◆ ЗАДАНИЯ:
a: По фрагменту письма о возражениях м-ра Хьюма дайте краткие ответы:
(i) Кем, по утверждению м-ра Хьюма, были большинство призраков на сеансах?
(ii) К чему относится слово «никогда»?
(iii) Что адресат вырезал наряду с лоскутом бумаги с замечаниями?
b: Продолжите фрагмент письма о возражениях м-ра Хьюма, начиная сразу после последнего предложения.

◆ ИСХОДНЫЙ ТЕКСТ:
###

12 а, 12 б. Если бы я только написал, когда отвечал на возражения м-ра Хьюма, который после статистических вычислений, проделанных с очевидным намерением сокрушить наше учение, утверждал, что в конце концов спиритуалисты были правы, и большинство призраков на сеансах были "духи", "ни в коем случае, за исключением самоубийц и оболочек и тех жертв несчастных случаев, которые умирают полные какими-либо пожирающими земными страстями и т. д. " Был бы я совершенно прав? Подумать только, что вы, который так стремитесь принять доктрины, противоречащие некоторым наиболее важным положениям физической науки с начала до конца, вы согласились бы на предложение м-ра Хьюма спорить над простым пропуском! Мой дорогой друг, позвольте мне заметить, что простой здравый рассудок должен бы подсказать вам, что человек, который в один день говорит: "Ни в коем случае" и т. д., а несколькими днями позднее отрицает, что он произносил слова "никогда" – не только не есть Адепт, но должен или страдать размягчением мозга или другим "несчастным случаем". "На полях я писал редко, но не произносил слова "никогда" – относится к полям корректуры вашего письма 2; те поля, или, чтобы избегнуть нового обвинения, лоскут бумаги, на котором я написал несколько замечаний по этому предмету, приклеенный к полям вашей корректуры, вы вырезали так же, как четыре строчки стихотворения. Почему вы так поступили, вы сами лучше знаете. Но слово "никогда" относится к тем полям.

###

◆ Вопросы о геометрии сцены:
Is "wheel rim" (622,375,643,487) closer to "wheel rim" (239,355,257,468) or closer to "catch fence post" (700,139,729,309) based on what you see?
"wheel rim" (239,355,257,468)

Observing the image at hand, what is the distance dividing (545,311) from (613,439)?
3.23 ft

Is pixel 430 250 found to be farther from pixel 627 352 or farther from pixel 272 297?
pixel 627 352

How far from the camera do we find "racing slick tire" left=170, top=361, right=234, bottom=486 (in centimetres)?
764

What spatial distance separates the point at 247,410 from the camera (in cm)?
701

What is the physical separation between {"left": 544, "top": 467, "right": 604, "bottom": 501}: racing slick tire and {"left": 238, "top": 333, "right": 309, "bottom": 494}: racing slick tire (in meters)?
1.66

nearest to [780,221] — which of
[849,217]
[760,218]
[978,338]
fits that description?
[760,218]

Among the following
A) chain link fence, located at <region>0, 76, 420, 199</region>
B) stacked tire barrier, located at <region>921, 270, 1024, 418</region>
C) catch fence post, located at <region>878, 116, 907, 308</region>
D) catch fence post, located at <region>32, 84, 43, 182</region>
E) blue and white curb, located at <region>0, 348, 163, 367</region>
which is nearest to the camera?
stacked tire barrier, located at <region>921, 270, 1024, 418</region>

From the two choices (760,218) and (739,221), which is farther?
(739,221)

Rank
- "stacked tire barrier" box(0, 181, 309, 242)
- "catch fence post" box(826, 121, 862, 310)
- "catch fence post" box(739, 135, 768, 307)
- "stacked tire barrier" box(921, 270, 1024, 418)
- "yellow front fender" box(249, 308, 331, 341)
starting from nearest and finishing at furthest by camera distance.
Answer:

###

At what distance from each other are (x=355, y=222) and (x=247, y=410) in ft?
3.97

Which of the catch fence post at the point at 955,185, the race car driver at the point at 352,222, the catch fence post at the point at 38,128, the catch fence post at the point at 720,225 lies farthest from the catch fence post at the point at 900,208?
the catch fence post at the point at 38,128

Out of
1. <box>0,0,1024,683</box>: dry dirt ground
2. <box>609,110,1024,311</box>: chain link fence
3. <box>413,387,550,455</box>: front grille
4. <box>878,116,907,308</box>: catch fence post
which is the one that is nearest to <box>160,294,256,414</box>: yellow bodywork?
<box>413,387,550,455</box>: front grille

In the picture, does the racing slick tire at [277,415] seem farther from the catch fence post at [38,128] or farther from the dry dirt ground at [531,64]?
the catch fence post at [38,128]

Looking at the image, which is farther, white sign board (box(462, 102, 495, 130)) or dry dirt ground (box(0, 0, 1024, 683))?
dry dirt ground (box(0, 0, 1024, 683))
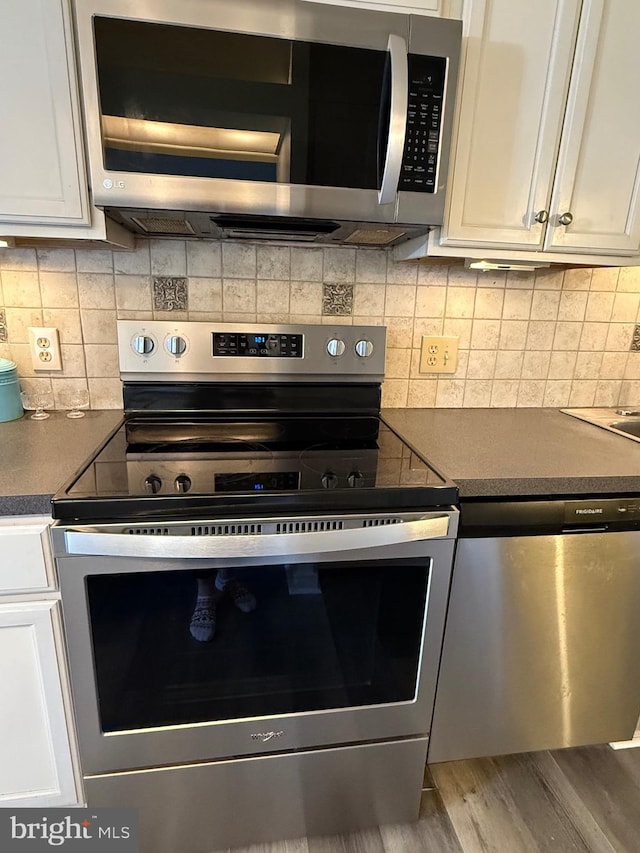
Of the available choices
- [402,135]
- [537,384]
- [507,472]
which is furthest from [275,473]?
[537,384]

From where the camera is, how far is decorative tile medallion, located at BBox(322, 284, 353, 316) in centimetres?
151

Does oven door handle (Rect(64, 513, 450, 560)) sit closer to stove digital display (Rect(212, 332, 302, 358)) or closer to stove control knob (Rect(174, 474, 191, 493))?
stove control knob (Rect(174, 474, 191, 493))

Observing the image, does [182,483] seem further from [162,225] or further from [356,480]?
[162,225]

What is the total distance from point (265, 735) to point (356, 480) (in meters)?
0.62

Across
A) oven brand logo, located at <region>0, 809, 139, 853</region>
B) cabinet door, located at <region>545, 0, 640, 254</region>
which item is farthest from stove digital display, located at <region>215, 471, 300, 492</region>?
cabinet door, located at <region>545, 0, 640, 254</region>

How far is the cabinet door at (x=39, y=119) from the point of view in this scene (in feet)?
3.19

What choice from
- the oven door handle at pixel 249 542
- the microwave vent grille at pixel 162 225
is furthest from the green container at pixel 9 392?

###

◆ ОТВЕТЫ:
a:
(i) «Духами».
(ii) К полям корректуры письма 2, то есть к приклеенному к ним лоскуту бумаги с замечаниями.
(iii) Четыре строчки стихотворения.

b:
В одном грехе, однако, я сознаюсь, что "виновен". Этот грех заключается в очень остром чувстве раздражения против м-ра Хьюма после получения его торжествующего статистического письма, ответ на которое вы находите включенным в состав вашего, когда я писал вам материал для вашего ответа на письмо мистера Кхандаллавала, которое вы относили обратно Е. П. Б. Если бы я не был раздражен, я, возможно, не провинился бы в пропуске. Это теперь моя Карма. Мне не следовало раздражаться или терять хладнокровие; но это его письмо, я полагаю, было седьмым или восьмым в таком роде в течение двух недель. И я должен сказать, что наш друг применяет наиболее жульнически свой интеллект в выдвигании наиболее неожиданных софизмов, чтобы щекотать человеческие нервы, какой я когда-либо знавал! Под видом строгого логического рассуждения он совершает ложные выпады в своего противника, и каждый раз, не будучи в состоянии найти уязвимое место и будучи изобличен, он ответит с наиболее невинным видом: "Что вы! Это – для вашей пользы, и вы должны бы быть благодарны! Если бы я был Адептом, я всегда бы знал, что мой корреспондент подразумевал и т. д. " Будучи Адептом в некоторых малых делах, я знаю, что он в самом деле подразумевает; и его подразумевание сводится к следующему: если бы мы разгласили ему всю нашу философию, не оставив никакой несовместимости необъясненной, это все же ни к чему не привело бы. Ибо, как в наблюдении, воплощенном в куплете Hudibrassian:
"У этих мух имеются другие мухи, кусающие их.
А у тех мух – свои мухи, и так без конца".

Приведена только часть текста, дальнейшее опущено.